__Extracted text__
- - - - -
The problem is that the objects on the top of the tile do not achieve any kind of upward velocity. They get pushed out of the way, that is they physically move upwards, but they don't start moving upwards; their velocity is unaffected and no momentum is transferred.
I have made sure that the platform's Animator is set to Animate Physics, and that the Rigidbody 2D is set to Is Kinematic. Both the bounce pad and the object on top have a physics material, with a non-zero bounce value for what that's worth (I tried with 0 bounce and 1 bounce and same deal). I have experimented with different masses as well. Same deal. I know it's not that anyway because if I set the object's gravity to 0, the pad just pushes it up, and there it stays, instead of shooting off upwards forever.
I've tried all combinations of settings for interpolation and collision detection on both interacting objects. Nothing enables the platform to transfer momentum to the object on top.
I have also tried attaching a dynamic (non-kinematic) 2d box as a child of the platform. It doesn't work, and has the additional problem of not matching the animation anymore.
- - - - -
__Problem 1__
Reproduce the listing without any change, starting at the line containing "What distance separates" and ending with the last line of the listing, both lines included.
__Problem 2__
Extend the account of the animated platform that fails to transfer momentum to objects resting on it, starting right after its final sentence.

Scene-based reasoning records:
- - - - -
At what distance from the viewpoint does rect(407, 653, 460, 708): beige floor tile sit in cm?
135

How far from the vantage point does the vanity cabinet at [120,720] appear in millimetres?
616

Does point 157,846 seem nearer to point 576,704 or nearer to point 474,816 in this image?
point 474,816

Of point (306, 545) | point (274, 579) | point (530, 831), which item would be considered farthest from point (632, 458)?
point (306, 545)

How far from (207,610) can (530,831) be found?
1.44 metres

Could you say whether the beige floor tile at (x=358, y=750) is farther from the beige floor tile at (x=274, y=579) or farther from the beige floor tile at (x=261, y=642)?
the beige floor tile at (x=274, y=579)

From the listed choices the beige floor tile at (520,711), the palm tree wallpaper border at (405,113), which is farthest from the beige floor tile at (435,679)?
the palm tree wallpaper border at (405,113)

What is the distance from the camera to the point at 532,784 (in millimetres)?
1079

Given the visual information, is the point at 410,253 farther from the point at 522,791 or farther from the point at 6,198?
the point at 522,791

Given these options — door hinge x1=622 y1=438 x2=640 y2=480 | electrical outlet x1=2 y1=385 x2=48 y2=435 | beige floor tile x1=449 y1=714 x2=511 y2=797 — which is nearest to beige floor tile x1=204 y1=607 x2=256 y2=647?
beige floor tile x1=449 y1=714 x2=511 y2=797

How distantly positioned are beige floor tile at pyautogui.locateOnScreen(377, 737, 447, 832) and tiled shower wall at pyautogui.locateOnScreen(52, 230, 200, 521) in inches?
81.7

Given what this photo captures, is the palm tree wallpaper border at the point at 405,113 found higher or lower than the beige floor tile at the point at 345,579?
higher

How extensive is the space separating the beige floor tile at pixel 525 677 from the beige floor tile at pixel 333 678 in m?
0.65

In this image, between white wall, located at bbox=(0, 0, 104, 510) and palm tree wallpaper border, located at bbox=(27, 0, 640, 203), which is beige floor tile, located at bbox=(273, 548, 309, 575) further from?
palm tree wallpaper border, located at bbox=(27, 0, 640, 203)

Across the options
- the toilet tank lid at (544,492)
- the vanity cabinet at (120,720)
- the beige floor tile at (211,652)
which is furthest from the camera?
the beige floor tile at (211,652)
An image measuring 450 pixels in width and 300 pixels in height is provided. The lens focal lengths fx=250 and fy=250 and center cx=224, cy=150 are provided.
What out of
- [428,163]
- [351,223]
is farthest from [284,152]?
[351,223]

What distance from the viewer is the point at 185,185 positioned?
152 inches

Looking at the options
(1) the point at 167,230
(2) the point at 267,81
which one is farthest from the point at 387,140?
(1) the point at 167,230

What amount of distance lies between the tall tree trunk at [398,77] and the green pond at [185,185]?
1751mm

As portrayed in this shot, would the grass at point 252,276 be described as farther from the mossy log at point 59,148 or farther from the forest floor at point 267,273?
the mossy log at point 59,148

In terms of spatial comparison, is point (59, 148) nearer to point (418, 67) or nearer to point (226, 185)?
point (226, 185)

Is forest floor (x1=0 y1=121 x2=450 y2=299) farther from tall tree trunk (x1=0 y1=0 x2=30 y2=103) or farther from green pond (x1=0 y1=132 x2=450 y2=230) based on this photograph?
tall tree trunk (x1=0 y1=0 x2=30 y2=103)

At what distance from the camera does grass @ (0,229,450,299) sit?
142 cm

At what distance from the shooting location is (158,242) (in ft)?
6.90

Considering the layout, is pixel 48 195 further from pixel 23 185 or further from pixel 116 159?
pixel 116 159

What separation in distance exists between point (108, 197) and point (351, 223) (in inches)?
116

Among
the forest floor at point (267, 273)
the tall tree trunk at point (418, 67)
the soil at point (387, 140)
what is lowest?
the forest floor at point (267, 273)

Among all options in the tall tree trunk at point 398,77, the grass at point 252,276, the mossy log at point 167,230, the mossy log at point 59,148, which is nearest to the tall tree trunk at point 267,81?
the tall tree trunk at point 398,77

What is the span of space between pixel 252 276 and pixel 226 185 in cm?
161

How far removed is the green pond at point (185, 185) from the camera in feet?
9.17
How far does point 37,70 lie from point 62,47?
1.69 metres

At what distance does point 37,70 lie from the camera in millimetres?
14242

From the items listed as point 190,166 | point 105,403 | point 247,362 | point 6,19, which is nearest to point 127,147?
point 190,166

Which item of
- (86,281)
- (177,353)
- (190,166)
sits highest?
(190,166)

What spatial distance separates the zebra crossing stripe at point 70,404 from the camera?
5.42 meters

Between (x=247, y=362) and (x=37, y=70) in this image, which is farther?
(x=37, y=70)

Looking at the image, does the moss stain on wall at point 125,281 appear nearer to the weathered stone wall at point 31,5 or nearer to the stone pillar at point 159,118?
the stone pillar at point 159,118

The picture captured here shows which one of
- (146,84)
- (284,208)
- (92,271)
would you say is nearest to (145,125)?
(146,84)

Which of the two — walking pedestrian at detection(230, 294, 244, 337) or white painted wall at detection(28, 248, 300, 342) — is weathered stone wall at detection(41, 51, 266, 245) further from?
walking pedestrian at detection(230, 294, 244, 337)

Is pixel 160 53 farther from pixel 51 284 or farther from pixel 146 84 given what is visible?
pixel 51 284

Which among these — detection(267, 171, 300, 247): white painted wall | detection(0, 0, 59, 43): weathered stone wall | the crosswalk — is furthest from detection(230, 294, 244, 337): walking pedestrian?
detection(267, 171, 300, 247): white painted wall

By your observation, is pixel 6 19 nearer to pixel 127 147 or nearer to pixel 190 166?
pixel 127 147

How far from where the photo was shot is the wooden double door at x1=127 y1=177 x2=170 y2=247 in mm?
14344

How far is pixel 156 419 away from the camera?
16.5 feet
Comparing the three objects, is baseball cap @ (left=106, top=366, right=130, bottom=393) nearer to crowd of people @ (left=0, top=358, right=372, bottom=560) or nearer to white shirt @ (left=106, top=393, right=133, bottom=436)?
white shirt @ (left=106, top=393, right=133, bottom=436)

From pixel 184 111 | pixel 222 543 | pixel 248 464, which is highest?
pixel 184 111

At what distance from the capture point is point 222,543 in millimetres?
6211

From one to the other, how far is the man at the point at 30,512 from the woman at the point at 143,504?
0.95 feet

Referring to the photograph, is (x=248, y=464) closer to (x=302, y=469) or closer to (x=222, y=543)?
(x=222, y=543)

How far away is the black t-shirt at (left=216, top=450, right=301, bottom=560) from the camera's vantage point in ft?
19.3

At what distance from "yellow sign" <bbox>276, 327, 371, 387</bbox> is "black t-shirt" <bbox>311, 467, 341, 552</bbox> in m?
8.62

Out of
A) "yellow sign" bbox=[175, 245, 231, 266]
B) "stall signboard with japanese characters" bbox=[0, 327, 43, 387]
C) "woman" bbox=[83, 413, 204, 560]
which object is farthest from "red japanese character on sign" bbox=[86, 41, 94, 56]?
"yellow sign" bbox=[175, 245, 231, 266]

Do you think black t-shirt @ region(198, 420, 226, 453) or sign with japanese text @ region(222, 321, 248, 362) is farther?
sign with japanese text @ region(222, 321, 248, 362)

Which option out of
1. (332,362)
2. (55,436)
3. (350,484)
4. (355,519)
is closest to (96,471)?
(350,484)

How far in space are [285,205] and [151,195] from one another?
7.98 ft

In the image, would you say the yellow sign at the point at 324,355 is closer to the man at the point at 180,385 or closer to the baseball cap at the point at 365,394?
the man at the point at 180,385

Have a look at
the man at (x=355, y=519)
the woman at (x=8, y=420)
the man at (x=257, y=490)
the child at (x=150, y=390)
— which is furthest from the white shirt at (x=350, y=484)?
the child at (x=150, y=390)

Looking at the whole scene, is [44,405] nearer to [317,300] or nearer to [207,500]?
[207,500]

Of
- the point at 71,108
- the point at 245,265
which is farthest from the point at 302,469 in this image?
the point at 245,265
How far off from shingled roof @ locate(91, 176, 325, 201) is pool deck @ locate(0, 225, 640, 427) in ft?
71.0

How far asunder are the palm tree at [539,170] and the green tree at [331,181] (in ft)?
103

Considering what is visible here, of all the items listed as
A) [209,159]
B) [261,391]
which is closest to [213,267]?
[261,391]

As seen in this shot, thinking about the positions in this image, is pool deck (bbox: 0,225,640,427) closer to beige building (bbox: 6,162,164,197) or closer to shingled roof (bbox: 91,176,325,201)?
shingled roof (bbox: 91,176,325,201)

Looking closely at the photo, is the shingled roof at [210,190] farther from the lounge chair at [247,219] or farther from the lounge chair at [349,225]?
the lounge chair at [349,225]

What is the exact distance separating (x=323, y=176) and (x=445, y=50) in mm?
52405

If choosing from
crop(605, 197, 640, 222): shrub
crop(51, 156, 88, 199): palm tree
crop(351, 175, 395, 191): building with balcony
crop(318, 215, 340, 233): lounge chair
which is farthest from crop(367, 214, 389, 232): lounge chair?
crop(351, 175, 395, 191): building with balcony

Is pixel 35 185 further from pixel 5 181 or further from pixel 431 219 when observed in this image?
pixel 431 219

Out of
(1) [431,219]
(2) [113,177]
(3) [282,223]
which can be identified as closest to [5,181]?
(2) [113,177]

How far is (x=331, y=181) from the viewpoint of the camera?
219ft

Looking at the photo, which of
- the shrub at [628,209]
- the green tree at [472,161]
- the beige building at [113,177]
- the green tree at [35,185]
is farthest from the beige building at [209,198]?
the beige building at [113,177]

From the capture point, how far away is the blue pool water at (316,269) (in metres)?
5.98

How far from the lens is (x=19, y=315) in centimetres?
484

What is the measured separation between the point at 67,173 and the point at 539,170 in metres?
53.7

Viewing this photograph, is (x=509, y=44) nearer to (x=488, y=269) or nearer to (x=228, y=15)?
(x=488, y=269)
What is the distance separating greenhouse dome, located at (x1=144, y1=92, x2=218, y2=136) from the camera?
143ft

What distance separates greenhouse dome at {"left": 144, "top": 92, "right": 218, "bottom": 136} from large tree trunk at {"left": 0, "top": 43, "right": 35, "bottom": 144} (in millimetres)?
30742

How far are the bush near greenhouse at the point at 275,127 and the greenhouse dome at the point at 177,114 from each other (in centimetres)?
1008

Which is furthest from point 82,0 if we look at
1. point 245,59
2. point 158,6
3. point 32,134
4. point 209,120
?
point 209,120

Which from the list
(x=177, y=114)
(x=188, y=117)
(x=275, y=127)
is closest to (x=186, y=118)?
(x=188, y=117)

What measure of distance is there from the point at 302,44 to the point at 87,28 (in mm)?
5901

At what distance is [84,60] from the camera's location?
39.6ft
- - - - -
__Reply 1__
What distance separates greenhouse dome at {"left": 144, "top": 92, "right": 218, "bottom": 136} from large tree trunk at {"left": 0, "top": 43, "right": 35, "bottom": 144} (in millimetres)?
30742

How far are the bush near greenhouse at the point at 275,127 and the greenhouse dome at the point at 177,114 from each other (in centimetres)?
1008

Which is furthest from point 82,0 if we look at
1. point 245,59
2. point 158,6
3. point 32,134
4. point 209,120
?
point 209,120

Which from the list
(x=177, y=114)
(x=188, y=117)
(x=275, y=127)
is closest to (x=186, y=118)?
(x=188, y=117)

What measure of distance is there from the point at 302,44 to the point at 87,28 (in mm)?
5901

At what distance is [84,60] from the camera's location?
39.6ft

__Reply 2__
For what I want to do, I really don't want to add hacks like detecting collisions and then adding some force to the object from a script.
Any ideas / explanations?
Answer by MelvMay · Mar 23, 2016 at 06:30 PM
At a guess; If you're animating the position of an object then it is just being re-positioned and doesn't have any velocity (energy) so it won't pass that onto other colliders it overlaps (yes, it'll overlap, not contact edges as you're repositioning it over other colliders and the physics system will just solve the overlap.
Is there a proper way to have animated objects "hit" dynamic objects with some velocity? I'm running into this same problem, trying to get an human player-character (animated object with a hierarchy of body parts) to hit a ball (simple, dynamic object) in a volleyball game.